Failure and Writing

One of the real assets to working in a bookstore is the Advance Reader Copies–those paperbacks that appear in a white box shortly before everyone else gets their hands on them. Early this morning I read a little book of Pema Chödrön’s, Fail Fail Again Fail Better but, heads up, the interview at the end is the better part of the book. An eighty-year-old nun now, Chodron is refreshingly honest about her mistakes as a young woman, her two failed marriages, her struggles with parenting.

In this book, she writes about how to live a life in the present–with mindfulness–and yet acknowledge the wrongs we’ve all committed in our lives. In other words, how to reconcile what we’ve screwed up–and we all screw up, badly, one way or another–with a creative and loving and productive life. Isn’t that a fine place to aim for? To hold the past, acknowledge it, hold it before you like the foulest and ugliest of your fears, and yet move on.

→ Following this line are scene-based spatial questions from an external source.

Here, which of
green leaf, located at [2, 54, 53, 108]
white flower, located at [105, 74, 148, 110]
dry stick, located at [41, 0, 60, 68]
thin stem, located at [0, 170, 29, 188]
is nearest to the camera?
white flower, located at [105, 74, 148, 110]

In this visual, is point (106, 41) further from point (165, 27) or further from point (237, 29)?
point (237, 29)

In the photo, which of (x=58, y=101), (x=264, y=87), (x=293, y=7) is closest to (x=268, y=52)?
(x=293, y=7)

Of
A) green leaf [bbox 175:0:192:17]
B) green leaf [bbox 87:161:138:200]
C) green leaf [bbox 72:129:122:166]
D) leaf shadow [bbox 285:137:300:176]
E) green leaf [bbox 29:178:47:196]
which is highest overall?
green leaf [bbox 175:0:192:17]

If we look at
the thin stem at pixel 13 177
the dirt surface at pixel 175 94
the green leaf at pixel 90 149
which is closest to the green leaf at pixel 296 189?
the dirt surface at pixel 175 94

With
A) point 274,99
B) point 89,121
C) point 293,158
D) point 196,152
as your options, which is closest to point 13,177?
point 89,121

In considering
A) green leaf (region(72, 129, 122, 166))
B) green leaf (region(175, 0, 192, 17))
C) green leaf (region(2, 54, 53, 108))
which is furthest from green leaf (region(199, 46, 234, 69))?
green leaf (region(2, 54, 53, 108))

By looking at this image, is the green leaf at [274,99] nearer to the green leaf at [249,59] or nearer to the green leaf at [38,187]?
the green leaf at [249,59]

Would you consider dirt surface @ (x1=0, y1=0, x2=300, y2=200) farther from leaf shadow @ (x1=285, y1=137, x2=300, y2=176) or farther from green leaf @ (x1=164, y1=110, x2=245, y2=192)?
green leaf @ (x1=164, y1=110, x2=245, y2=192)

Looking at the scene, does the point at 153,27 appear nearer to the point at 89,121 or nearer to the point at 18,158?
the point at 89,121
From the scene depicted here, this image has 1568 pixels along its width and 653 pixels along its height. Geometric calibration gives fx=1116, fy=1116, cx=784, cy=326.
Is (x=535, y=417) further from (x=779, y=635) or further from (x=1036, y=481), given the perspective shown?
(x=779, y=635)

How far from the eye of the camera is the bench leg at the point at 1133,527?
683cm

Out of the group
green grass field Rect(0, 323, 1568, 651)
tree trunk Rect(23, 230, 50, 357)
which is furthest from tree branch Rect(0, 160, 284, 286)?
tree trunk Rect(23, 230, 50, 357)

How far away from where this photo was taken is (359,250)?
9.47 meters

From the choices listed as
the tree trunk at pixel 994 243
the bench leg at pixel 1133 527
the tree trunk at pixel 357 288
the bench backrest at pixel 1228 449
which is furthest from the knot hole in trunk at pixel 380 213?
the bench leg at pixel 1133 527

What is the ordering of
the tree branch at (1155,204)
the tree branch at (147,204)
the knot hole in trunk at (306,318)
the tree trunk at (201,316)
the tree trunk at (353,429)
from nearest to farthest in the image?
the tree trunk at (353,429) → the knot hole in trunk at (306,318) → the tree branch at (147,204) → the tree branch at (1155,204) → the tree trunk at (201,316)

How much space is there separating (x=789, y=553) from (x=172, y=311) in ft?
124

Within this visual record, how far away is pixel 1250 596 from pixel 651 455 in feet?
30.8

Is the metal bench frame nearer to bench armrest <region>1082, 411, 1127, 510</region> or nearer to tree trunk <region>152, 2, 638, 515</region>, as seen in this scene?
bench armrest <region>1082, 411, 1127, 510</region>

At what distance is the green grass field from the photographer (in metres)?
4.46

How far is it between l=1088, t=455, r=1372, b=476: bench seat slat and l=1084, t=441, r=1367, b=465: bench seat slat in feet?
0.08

Canoeing with my daughters today is a wholly present moment–sunlight and dragonflies, the water almost too warm at the surface, then cooler the deeper down I dove–and yet I carried with me, secreted, as if beneath a middle rib, thoughts of the book I’m rewriting–taking apart and taking apart–and will begin to put back together, better. Finer. Smarter.

“Fail better” means you being to have the ability to hold… “the raw of vulnerability” in your heart, and see it as your connection with other human beings and as a part of your humanness. Failing better means when these things happen in your life, they become a source of growth, a source of forward… If it’s something like writing, just start–don’t not write the book.